Pour les extérieurs, en revanche, nous avons cherché des décors naturels faisant écho à mes impressions du premier voyage le long de la Route Transamazonica. Nous avons accordé beaucoup de temps aux repérages, qui ont eu lieu au Brésil et en Guyane française pendant plusieurs mois. Nous avons ratissé des territoires entiers à la recherche d’une large piste bordée d’une forêt dense de chaque côté.
Visuellement, le film est composé de plusieurs couches, car le défi était de trouver des lieux permettant de comprendre que cette forêt constitue une interface entre deux mondes – elle joue ainsi un rôle essentiel dans l’intrigue.
L’atmosphère devait donner une sensation mythique et dramatique. Les scènes de forêt ont été tournées en Guyane française, tout près de la frontière brésilienne, en raison des forêts tropicales primaires qu’abrite la région.
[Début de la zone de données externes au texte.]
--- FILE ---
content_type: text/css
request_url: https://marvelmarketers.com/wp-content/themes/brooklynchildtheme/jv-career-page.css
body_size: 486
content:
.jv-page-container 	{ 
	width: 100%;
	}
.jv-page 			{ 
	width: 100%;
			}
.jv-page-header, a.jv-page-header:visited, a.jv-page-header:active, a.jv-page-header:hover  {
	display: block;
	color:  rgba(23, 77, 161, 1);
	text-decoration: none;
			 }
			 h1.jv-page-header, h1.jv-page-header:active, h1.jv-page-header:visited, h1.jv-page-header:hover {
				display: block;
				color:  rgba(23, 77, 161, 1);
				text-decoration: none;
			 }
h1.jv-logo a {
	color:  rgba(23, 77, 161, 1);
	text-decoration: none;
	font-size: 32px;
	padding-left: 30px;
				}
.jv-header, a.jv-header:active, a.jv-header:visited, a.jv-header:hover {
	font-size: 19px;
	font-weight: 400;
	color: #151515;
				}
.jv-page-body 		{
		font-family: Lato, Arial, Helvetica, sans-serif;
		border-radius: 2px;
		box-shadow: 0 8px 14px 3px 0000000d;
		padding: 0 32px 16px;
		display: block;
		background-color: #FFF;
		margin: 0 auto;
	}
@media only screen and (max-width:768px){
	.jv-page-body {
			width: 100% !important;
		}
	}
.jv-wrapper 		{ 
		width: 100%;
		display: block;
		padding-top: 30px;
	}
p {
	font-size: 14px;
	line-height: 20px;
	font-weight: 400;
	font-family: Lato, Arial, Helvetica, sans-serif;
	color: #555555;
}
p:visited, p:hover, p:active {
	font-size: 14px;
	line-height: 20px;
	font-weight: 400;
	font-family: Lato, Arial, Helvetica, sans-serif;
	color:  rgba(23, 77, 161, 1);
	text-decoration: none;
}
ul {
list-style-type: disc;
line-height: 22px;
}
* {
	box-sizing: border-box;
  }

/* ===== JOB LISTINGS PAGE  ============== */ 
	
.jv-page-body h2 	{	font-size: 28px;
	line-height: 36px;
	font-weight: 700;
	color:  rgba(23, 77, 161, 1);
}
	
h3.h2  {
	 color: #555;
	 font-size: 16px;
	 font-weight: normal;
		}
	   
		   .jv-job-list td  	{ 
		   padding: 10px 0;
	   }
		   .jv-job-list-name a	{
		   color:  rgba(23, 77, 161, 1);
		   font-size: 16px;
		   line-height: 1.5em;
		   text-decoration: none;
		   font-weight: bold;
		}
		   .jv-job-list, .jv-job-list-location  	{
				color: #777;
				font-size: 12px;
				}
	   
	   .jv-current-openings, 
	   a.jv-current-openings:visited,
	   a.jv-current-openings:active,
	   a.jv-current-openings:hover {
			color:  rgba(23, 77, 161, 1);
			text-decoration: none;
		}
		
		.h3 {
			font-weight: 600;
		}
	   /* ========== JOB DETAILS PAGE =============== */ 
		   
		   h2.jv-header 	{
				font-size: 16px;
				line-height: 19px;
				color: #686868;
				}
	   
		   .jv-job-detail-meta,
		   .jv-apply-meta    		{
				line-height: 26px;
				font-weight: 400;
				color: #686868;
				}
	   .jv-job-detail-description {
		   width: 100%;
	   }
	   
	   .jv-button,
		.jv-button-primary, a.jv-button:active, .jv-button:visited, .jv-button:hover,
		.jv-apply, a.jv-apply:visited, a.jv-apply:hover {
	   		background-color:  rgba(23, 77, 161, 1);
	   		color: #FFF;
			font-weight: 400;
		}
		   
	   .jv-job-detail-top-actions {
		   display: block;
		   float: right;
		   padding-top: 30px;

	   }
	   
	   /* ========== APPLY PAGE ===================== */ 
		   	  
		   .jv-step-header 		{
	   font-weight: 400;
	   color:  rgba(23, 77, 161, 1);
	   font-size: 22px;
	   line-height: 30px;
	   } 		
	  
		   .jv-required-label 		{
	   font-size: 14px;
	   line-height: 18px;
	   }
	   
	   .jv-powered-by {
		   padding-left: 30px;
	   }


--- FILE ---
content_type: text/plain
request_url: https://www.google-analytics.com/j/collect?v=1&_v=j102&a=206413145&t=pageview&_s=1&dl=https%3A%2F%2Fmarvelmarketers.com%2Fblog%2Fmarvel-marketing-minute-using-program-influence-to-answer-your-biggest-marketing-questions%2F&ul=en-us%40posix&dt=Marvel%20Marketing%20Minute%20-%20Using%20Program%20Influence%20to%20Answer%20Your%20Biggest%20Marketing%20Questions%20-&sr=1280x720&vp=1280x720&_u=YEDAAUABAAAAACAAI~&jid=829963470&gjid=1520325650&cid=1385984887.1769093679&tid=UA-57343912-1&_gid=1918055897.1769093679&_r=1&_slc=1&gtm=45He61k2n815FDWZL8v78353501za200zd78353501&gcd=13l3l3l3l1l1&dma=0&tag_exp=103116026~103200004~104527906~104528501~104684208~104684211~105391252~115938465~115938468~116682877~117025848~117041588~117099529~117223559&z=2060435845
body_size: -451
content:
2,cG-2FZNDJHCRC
Là-bas, on se sentait loin de tout, dans un endroit préservé. TRANSAMAZONIA résulte en quelque sorte d’une négociation visuelle et narrative entre les idées, les références et les réalités que nous avons découvertes en chemin. Tous ces aspects se sont enchevêtrés pour former un tout. La conception du film a exigé une immersion dans un contexte aux antipodes du mien.
Il a fallu tout un processus pour s’acclimater et comprendre la nature des espaces rencontrés, puis les tisser dans le langage visuel du film. L’intention était de créer une expérience sensorielle qui envelopperait les spectateurs dans le monde encore largement méconnu où se déroule l’action.